───── DATA SECTION ─────

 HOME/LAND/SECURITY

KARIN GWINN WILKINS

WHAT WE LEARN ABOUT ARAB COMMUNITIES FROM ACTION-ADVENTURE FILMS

─────

YOUR INSTRUCTIONS >> Copy each line of the listing verbatim.

YOUR RESPONSE >>
 HOME/LAND/SECURITY

KARIN GWINN WILKINS

WHAT WE LEARN ABOUT ARAB COMMUNITIES FROM ACTION-ADVENTURE FILMS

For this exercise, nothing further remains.